* [Seitentext]
════════════════════

# BufferedImage blass machen



## manuche (27. Mrz 2008)

Hallo,

bei meinem Spiel wird am Ende jeder Runde ein "Screenshot" von der aktuellen Spieleoberfläche erstellt.
Dieser Screenshot dient dann als Hintergrund für ein Label mit Statistiken... Soweit so gut... Ich habe jetzt allderdings das Problem, dass die Farben des Screenshots viel zu satt sind!
Gibt es eine Möglichkeit, die Alphawerte eines BufferedImages zu verändern, sodass das ganze Bild blasser wirkt?
Wenn ja, wo muss ich nachschauen bzw worüber muss ich mich informieren? Ich habe (noch) nichts gefunden...
Vllt weiss ja von euch jemand was dazu!
Greetz


----------



## 0x7F800000 (27. Mrz 2008)

-nimmst das bild
-nimmst garphics von dem bild
-setztst die Farbe z.B. auf new Color(128,128,128,200), die ersten drei komponenten nach deinem geschmack, die letzte irgendwie weniger als 255 damit du irgendetwas siehst, und größer als 0 damit es "blasser" wird.
-zeichnest einen großen rechteck über das ganze bild.
-fertig.


----------



## Marco13 (27. Mrz 2008)

Evtl. würde sogar schon der letzte Schritt reichen   (Müßte man jetzt testen, aber) es könnte schon reichen, über das ganze Bild ein gefülltes Rechteck zu malen - bei dem allerdings die Füllfarbe z.B. "hellgrau mit Alpha 0.5" ist ...


----------



## 0x7F800000 (27. Mrz 2008)

════════════════════

Einträge mit räumlichen Fragen
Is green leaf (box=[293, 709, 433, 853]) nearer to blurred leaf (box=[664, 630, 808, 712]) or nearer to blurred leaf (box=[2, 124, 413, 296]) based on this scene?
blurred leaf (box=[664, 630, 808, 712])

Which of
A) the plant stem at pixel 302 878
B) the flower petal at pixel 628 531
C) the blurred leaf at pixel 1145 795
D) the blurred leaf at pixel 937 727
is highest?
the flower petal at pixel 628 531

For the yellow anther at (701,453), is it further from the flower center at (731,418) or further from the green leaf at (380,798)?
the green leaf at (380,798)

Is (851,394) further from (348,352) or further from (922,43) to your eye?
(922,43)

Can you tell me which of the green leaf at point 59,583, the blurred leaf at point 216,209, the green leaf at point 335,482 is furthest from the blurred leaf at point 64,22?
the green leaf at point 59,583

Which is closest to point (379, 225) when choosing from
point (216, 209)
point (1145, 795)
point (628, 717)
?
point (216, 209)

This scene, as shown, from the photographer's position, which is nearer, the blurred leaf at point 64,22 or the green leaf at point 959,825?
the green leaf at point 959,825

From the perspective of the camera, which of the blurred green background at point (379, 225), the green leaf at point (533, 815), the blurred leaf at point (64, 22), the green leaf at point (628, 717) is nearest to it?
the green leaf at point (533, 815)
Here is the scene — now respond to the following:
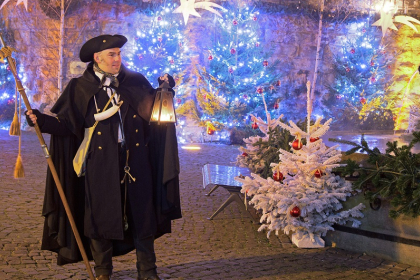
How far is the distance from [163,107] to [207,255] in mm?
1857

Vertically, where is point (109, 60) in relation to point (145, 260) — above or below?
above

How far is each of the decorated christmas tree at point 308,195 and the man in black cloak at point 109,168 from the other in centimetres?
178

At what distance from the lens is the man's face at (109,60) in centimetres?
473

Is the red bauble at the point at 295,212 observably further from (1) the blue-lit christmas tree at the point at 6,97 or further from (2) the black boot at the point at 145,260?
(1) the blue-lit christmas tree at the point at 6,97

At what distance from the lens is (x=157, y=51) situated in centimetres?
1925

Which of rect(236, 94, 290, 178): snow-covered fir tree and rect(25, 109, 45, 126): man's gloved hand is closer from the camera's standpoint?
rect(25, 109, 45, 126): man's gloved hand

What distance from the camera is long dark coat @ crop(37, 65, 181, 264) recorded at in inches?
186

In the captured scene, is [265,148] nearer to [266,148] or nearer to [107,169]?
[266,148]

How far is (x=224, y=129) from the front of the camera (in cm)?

════════════════════

* [Zu erledigen]
A - Fasse den Forenthread über das Blassmachen eines BufferedImage in zwei Sätzen zusammen.
B - Setze den Forenthread über das Blassmachen eines BufferedImage nach seinem letzten Beitrag fort.

* [Ergebnisse je Aufgabe]
A - Am Ende jeder Spielrunde wird ein Screenshot der Spieloberfläche als Hintergrund für ein Label mit Statistiken erstellt, und gefragt wird, wie sich die zu satten Farben dieses BufferedImage über die Alphawerte blasser machen lassen. Vorgeschlagen wird, über das Graphics-Objekt des Bildes mit einer teiltransparenten Farbe wie new Color(128,128,128,200) ein Rechteck über das ganze Bild zu zeichnen, wobei laut einem weiteren Beitrag eventuell schon ein gefülltes Rechteck in etwa hellgrau mit Alpha 0.5 genügen könnte.

B -
würde ich aber nicht empfehlen.
wenn dieses graue rechteck bei jedem repaint() neugezeichnet werden muss, dauert es jedes mal ewig, weil bei diesen alpha-berechnungen ziemlich viel gerechnet werden muss. D.h. die CPU hat viel zu tun, frisst viel energie und verpestet dadurch unnötig die Umwelt


----------



## Marco13 (27. Mrz 2008)

Ach schitt   natürlich würde man das nicht bei jedem Neuzeichnen machen, sondern nur einmal im Image selbst ...  war vorhin schon halb auf dem Weg nach hause, und dann nicht gesehen, dass du ja genau das beschrieben hast - damnächst andere antworten besser lesen  :###


----------



## manuche (28. Mrz 2008)

Klappt natürlich wunderbar Leute!!!
Vielen Dank! War ja eigentlich nich schwer nur hab ich wohl nicht aufmerksam genug gelesen, dass man bei fillRectangle auch den alpha Wert einstellen kann...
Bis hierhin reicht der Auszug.